COVIDx CXR-3: A Large-Scale, Open-Source Benchmark Dataset of Chest X-ray Images for Computer-Aided COVID-19 Diagnostics
This dataset addresses the need for better generalization in computer-aided COVID-19 diagnostics for researchers and clinicians, though it is incremental as it builds on existing data collection efforts.
The authors tackled the problem of limited dataset diversity and size for COVID-19 screening models by introducing COVIDx CXR-3, a large-scale benchmark dataset of 30,386 chest X-ray images from 17,026 patients across at least 51 countries, making it the most extensive and diverse open-access dataset for this purpose.
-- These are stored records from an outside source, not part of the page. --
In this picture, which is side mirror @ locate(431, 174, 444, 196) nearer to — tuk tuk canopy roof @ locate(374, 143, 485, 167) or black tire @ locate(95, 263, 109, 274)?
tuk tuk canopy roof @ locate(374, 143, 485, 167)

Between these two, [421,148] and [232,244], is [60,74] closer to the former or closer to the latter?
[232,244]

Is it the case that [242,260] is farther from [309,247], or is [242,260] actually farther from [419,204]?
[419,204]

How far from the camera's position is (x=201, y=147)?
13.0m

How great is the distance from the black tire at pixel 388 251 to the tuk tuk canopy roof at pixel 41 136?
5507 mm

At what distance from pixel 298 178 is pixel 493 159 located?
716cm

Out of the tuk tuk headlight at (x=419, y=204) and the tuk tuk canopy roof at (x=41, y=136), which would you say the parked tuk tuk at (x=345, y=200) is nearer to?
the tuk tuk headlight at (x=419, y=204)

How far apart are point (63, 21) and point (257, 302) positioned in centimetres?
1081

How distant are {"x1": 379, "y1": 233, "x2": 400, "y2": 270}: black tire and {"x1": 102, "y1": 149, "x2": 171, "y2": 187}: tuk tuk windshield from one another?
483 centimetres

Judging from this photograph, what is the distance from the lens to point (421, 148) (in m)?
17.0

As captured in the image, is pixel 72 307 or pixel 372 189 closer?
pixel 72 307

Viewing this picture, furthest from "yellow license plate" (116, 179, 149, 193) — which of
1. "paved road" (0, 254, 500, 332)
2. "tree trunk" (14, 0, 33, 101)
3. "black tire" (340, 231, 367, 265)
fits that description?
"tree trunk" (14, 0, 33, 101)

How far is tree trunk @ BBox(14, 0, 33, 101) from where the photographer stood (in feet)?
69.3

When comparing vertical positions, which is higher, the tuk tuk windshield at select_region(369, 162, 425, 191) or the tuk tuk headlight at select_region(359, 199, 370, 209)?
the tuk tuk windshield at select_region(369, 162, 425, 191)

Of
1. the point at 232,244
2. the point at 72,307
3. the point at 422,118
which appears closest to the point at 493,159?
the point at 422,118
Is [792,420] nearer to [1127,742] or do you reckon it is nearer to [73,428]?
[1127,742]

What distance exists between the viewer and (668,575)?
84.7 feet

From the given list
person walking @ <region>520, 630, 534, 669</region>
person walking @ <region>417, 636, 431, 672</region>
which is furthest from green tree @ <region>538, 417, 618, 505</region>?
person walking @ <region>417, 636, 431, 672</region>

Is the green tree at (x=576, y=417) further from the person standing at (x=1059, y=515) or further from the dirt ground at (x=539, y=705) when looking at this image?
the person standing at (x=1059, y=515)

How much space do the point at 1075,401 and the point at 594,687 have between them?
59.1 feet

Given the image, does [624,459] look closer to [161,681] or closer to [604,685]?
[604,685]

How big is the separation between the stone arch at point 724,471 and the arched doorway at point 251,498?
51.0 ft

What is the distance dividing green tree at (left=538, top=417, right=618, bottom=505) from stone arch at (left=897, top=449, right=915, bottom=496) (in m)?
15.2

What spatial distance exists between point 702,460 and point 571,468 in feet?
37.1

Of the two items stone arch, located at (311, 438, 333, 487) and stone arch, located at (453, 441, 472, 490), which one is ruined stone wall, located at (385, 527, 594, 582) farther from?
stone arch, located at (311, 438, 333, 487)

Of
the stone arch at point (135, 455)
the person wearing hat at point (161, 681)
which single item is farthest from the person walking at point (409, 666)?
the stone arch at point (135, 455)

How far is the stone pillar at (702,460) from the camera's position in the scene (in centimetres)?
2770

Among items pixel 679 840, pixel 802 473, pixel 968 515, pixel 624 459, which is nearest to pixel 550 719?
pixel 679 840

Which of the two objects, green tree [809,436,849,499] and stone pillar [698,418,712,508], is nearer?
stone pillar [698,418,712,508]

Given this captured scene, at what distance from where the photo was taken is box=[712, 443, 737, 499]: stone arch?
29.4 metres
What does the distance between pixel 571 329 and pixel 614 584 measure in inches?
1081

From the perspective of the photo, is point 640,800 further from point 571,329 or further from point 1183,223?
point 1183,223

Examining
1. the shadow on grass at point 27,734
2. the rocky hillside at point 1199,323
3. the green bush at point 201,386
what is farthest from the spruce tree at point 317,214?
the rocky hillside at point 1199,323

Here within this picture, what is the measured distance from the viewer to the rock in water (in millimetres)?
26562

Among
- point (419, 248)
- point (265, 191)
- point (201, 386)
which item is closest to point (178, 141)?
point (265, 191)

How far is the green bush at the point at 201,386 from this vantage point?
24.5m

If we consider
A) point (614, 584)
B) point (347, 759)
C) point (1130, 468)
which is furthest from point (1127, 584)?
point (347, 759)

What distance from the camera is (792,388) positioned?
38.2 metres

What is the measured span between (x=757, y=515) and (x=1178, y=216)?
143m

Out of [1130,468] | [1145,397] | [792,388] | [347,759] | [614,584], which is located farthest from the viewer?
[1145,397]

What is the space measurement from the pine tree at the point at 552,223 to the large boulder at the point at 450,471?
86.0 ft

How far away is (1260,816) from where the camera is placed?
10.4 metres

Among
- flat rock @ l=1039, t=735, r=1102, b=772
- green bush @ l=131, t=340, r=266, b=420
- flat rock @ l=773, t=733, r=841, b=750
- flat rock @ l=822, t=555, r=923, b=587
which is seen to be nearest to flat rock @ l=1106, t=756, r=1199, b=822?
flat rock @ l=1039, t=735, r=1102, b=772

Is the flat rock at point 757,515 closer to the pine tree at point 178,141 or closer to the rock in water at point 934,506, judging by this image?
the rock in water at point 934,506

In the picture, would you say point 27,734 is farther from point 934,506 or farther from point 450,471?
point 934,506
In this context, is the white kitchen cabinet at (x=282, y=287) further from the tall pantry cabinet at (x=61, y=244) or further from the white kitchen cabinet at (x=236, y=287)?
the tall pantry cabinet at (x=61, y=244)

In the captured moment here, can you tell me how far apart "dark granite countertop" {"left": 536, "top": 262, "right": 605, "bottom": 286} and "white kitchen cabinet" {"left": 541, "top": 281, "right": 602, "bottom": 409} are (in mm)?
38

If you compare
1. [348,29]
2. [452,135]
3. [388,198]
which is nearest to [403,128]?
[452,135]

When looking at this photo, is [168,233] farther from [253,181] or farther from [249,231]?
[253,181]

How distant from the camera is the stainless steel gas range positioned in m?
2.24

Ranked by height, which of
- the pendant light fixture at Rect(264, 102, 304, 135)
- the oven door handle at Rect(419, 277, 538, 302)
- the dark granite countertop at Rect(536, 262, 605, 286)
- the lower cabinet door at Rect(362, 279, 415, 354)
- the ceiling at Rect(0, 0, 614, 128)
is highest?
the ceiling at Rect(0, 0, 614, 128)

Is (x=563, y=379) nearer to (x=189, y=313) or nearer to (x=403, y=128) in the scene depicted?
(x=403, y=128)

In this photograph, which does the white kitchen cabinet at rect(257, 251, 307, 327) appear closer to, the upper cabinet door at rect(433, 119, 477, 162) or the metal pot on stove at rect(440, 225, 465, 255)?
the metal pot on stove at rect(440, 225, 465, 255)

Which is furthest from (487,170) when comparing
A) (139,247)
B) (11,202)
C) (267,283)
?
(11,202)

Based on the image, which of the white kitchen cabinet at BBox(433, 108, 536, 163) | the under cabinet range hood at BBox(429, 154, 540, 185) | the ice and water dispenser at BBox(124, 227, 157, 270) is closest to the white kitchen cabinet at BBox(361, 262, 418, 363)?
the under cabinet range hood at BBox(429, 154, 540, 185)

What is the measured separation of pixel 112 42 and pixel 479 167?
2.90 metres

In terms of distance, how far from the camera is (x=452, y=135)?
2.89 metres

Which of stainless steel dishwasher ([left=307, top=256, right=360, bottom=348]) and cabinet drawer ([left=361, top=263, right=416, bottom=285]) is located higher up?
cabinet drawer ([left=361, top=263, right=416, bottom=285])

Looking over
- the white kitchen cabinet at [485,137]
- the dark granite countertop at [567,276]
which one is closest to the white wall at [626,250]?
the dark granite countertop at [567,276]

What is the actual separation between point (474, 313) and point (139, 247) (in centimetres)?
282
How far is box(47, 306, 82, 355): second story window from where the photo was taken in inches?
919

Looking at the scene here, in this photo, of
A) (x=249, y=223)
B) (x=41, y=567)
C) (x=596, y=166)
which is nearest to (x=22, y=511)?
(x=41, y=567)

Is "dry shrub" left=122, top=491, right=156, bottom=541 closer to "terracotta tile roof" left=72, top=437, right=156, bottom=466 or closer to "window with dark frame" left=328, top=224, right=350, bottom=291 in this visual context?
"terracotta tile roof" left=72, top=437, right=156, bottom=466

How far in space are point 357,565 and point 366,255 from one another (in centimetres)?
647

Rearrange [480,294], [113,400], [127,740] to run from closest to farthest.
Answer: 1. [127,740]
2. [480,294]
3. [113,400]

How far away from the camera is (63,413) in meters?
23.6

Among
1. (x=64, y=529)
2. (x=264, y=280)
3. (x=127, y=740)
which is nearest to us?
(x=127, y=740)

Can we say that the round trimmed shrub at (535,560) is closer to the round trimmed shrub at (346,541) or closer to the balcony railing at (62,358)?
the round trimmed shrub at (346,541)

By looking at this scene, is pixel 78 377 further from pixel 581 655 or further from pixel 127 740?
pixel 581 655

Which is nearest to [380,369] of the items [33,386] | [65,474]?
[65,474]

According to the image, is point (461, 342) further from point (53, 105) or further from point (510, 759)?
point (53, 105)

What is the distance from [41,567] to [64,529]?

After more than two years since the beginning of the COVID-19 pandemic, the pressure of this crisis continues to devastate globally. The use of chest X-ray (CXR) imaging as a complementary screening strategy to RT-PCR testing is not only prevailing but has greatly increased due to its routine clinical use for respiratory complaints. Thus far, many visual perception models have been proposed for COVID-19 screening based on CXR imaging. Nevertheless, the accuracy and the generalization capacity of these models are very much dependent on the diversity and the size of the dataset they were trained on. Motivated by this, we introduce COVIDx CXR-3, a large-scale benchmark dataset of CXR images for supporting COVID-19 computer vision research. COVIDx CXR-3 is composed of 30,386 CXR images from a multinational cohort of 17,026 patients from at least 51 countries, making it, to the best of our knowledge, the most extensive, most diverse COVID-19 CXR dataset in open access form. Here, we provide comprehensive details on the various aspects of the proposed dataset including patient demographics, imaging views, and infection types. The hope is that COVIDx CXR-3 can assist scientists in advancing machine learning research against both the COVID-19 pandemic and related diseases.